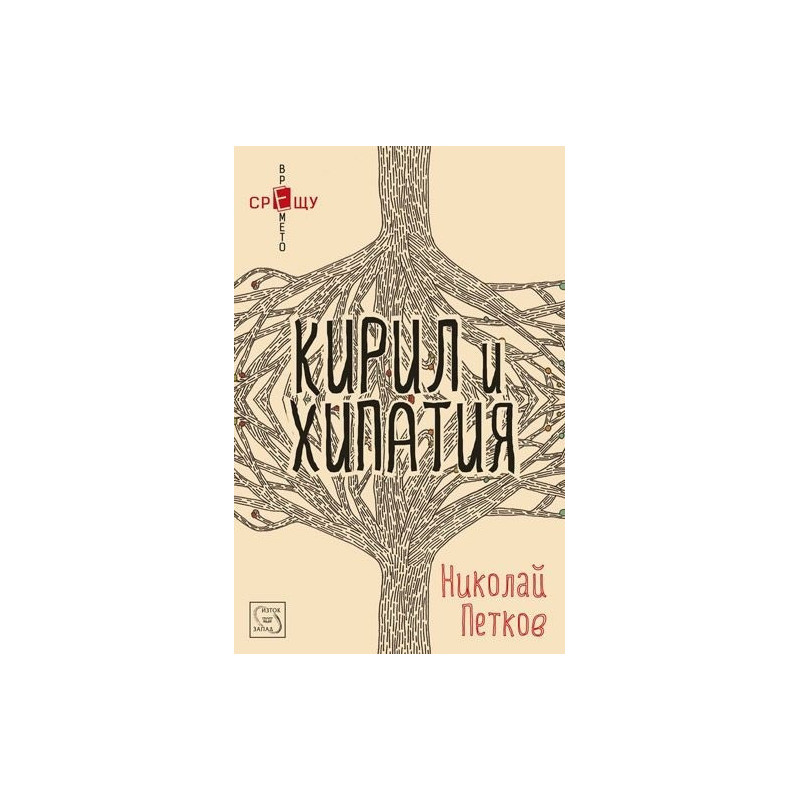 Кирил и Хипатия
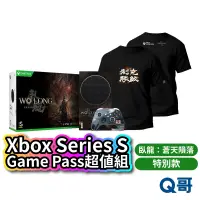 在飛比找蝦皮商城優惠-Xbox Series S Game Pass 超值組 臥龍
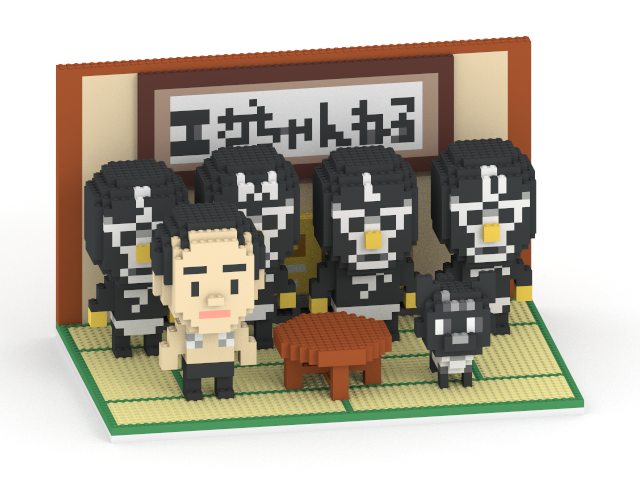 江頭2:50＋ブリーフ団（全員）＋パズー＋ステージセット – エガ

(Work required):
Write out the line that contains "在飛比找蝦皮商城優惠-Xbox Series S Game Pass 超值組 臥龍" and every line after it to the end of the data, exactly as they stand. Omit the pictures.

(Exercise answer):
 在飛比找蝦皮商城優惠-Xbox Series S Game Pass 超值組 臥龍
 江頭2:50＋ブリーフ団（全員）＋パズー＋ステージセット – エガ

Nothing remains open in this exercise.